7A to 7E exemplify the syringe pump 44 and describe the configuration of the pump. The syringe pump 44 includes the motor 70, the ball screw 71, the encoder 72, the drive base 73, the syringe stopper 74, and the fastener 75 in the state shown in FIGS. 7A and 7C. Two syringes 43 connected to a valve 76 that makes the gas flow inside the syringe 43 one side are installed on the syringe stopper 74 and the drive base 73 so as to face each other. The fastener 75 is pulled up and rotated as shown in FIG. 7D, and the syringe 43 is fixed as shown in FIGS. 7B and 7E. By rotating the motor 70, the drive base 73 moves to the left and right with the ball screw 71, so that suction on one side and ejection on the other side can always be repeated, and continuous liquid feeding is possible in a state close to laminar flow. It is possible to switch the discharge and suction of gas to the tank 25 by the arrangement method of the valve 24 of the pump module 37. The syringe pump 44 can be driven while maintaining the closed system state. Since precise control by the encoder 72 is possible, the required amount can be accurately fed.
<A series of operations related to injection of cell suspension or culture medium into a culture vessel>
Based on the configuration of each part described above, an example of a series of cell culture operations of the automatic culture apparatus of the present embodiment will be described. The cell suspension or culture medium is sent to the injection tank 65 side of the tank 25 by the syringe pump 44. When a predetermined amount is entered, the liquid in the tube 41 is removed through the gas from the filter 45, or a process of returning the liquid to the origin position in the opposite direction is performed to enable accurate liquid delivery next time. Warm the cell suspension or medium in the injection tank 65. The solution is fed to the culture vessel 20 by the syringe pump 44 through the valve 24. At that time, the gas and waste liquid in the culture vessel 20 are sent to the waste liquid tank 66 side in the tank 25. The valve 24 of the pump module 37 is switched, and the waste liquid is sent to the waste liquid bag 63 or the recovery bag 64. The valve 24 of the pump module 37 is switched, and the cleaning liquid in the cleaning bag 62 is sent to the injection tank 65 side of the tank 25. When a predetermined amount is entered, the liquid in the tube 41 is removed through the gas from the filter 45, or a process of returning the liquid to the origin position in the opposite direction is performed to enable accurate liquid delivery next time. The cleaning liquid is sent to the waste liquid tank 66 side in the tank 25 so as not to send the washing liquid to the culture vessel 20 via the valve 24. The valve 24 of the pump module 37 is switched to send the waste liquid to the waste bag 66. The above operation is repeated a predetermined number of times during the culture period. In the flow path 40, particularly in the culture vessel module 35, the liquid flows in one way. As a result, a clean and fresh medium is always supplied to the cells without returning the waste liquid to the culture space in the culture vessel 20 and the circuit of the medium bag 61, so that a clean environment is maintained without entering bacteria. enable.

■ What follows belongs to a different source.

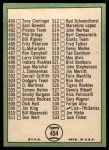 1967 Topps #454 ONE  -  Juan Marichal Checklist 6 Back Thumbnail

<Liquid injection into the closed channel>
A specific example of the method of injecting liquid into the closed system flow channel in this embodiment will be described with reference to FIGS. 8A to 8F. Specifically, as an example, a method for aseptically injecting the cell suspension 48 into the channel 40 having a closed structure will be described. The same injection method can be used for liquids other than the cell suspension 48.

  FIG. 8A shows the state of the drive base 27 and the culture medium base 32 in which the cell suspension 48 is not injected into the flow path 40, and FIG. 8B shows that the cell suspension 48 is injected into the cell bag 60 of the flow path 40. It shows the state. 8C shows the configuration of the transport jig 19 having a plurality of holders, which is the transport apparatus according to the present embodiment. In FIGS. 8D, 8E, and 8F, the automatic culture apparatus is used by using the transport jig 19. A method for installing the flow path 40 and the like will be described. 8D shows a state before the flow path 40 and the like are installed in the automatic culture apparatus 10, FIG. 8E shows a state where the flow path 40 and the like are installed in the automatic culture apparatus 10, and FIG. 8F shows the automatic culture apparatus. 109 shows a state after the holding base including the flow path 40 is installed.

  First, the configuration of each element will be described with reference to FIG. 8A. The culture vessel base 21, the drive base 27, and the culture medium base 32 in which the flow path 40 detailed in the description of FIG. 5 is installed are installed in the transfer jig 19 according to the present embodiment before being installed in the automatic culture apparatus 10. ing. Note that the illustration of the culture vessel base 21 is omitted for the sake of illustration. As for this conveyance jig 19, the culture container base 21, the drive base 27, and the culture medium base 32 can be installed in or removed from the automatic culture apparatus 10, and only the conveyance jig 19 can be removed after installation. is there. An empty cell bag 60 is contained in the medium base 32. For example, in the cell culture clean room (CPC), the transfer jig 19 can be placed in a space 77 of class 10,000. In Good Manufacturing Practice (GMP), the cell direct processing area is only the class 100 space 78 inside the safety cabinet 79 (including the clean bench). Therefore, only the cell bag 60 that has been carefully sterilized with ethanol or the like is placed in the safety cabinet 79. Reference numeral 200 denotes a floor surface of a class 77 space 77.

  As shown in FIG. 8B, the cell suspension 48 processed in the safety cabinet 79 is injected into the cell bag 60 from the injection port 89 by a syringe or the like. After the injection, the inlet 89 of the cell bag 60 is sealed to hold the closed system of the flow path 40. The cell bag 60 containing the cell suspension 48 is taken out of the class 100 space 78 and placed in the medium base 32 of the class 10,000 space 77. According to the configuration of the present embodiment, the flow path 40 holds the class 100 space 78 by sterilization in advance. Therefore, even if the flow path 40 exists in the class 10,000 space 77 as shown in FIG. Can hold a class 100 space 78. After that, even if the automatic culture apparatus 10 is installed, the drive mechanism is not connected to the inside of the flow path 40. Therefore, regardless of the installation space of the automatic culture apparatus 10, the inside of the closed-system flow path 40 is always a class. 100 spaces 78 can be maintained.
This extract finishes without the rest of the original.